▶ Document text
• • • • •
The Martini Is Our Most Political Cocktail. Let's Drink a Lot of Them.
No cocktail is as tightly intertwined with politics as the martini.
It was the first drink of the day for Gerald Ford back when he was a member of the House. And it was Richard Nixon’s last before he stepped down as President. It’s the only proper order in DC’s most historic political haunt, Off the Record in the Hay-Adams Hotel. There it’s served with zero frills, because as longtime barman John Boswell once told the Times, ''John McCain doesn't want a razzle-dazzle martini.''
No matter how hard we try to avoid it, we will be talking about politics in bars until November 8th, and we should drink the cocktail best suited for the conversation (God knows, we all need it). Here’s why the martini’s so fitting:
It's a symbol of class warfare
During the Mad Men era the martini became emblematic of tax write-offs for wealthy businessmen. But there was backlash from the working class. The war against the “three-martini lunch” started with John F. Kennedy, but the first major battle was fought by George McGovern in ‘72 when he said:
“There is something fundamentally wrong with the tax system… when it allows a corporate executive to deduct his $20 martini lunch while a working man cannot deduct the price of his bologna sandwich.”
If there’s anything the 1970s were more notorious for than disco and herpes, it’s inflation. By 1976, Jimmy Carter was famously railing against the working class subsidizing the $50 martini lunch. Gerald Ford’s witty comeback -- “The three-martini lunch is the epitome of American efficiency. Where else can you get an earful, a bellyful, and a snootful at the same time?” -- might have won him the election, if he hadn’t waited until 1978 to deliver it, at a speech to the other NRA, the National Restaurant Association.
Carter failed to push through three-martini-lunch legislation, but Reagan pulled it off in ‘86, reducing the meals & entertainment write-off in exchange lowering the business tax rate. Clinton later finished the job with further deductions on deductions. By the time he was done, the three-martini lunch made as much business sense as businessmen after three martinis.
Sadly, at some point in the 1980s, pundits and pols started referring to the “three-martini lunch” as the “two-martini lunch,” stripping practitioners of legend status and recasting them as just a bunch of guys who drank a little too much at noon.
• • • • •
▶ What to do
Update the stretch of the martini article from "Sadly, at some" through "much at noon." by replacing "pundits" with "commentators".

▶ Dataset excerpt
• • • • •
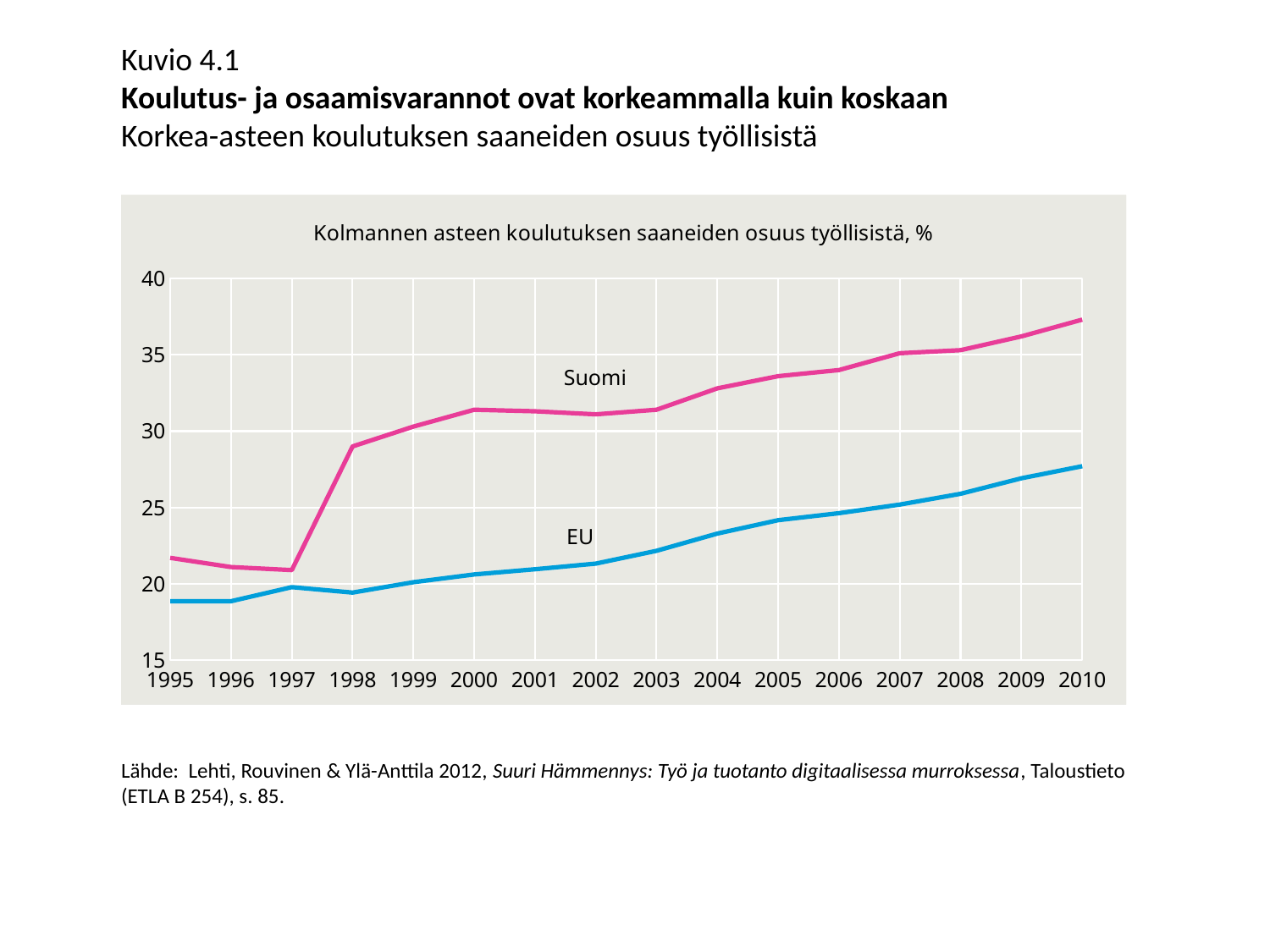
Is the value for Suomi in 2000 greater or less than 30? greater What is the title printed inside the chart area? Kolmannen asteen koulutuksen saaneiden osuus työllisistä, % How many years are shown on the x axis of the chart? 16 How many series are plotted in the chart? 2 Does the EU line rise or fall from 1997 to 2010? rise Is the value for EU in 2010 greater or less than 25? greater In which year does the Suomi line reach its highest value? 2010 Is the value for EU in 1995 greater or less than 20? less What kind of chart is shown on the slide? line chart Which series is drawn in pink? Suomi Which series has the higher value in 2010, Suomi or EU? Suomi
• • • • •
▶ Task output
Sadly, at some point in the 1980s, commentators and pols started referring to the “three-martini lunch” as the “two-martini lunch,” stripping practitioners of legend status and recasting them as just a bunch of guys who drank a little too much at noon.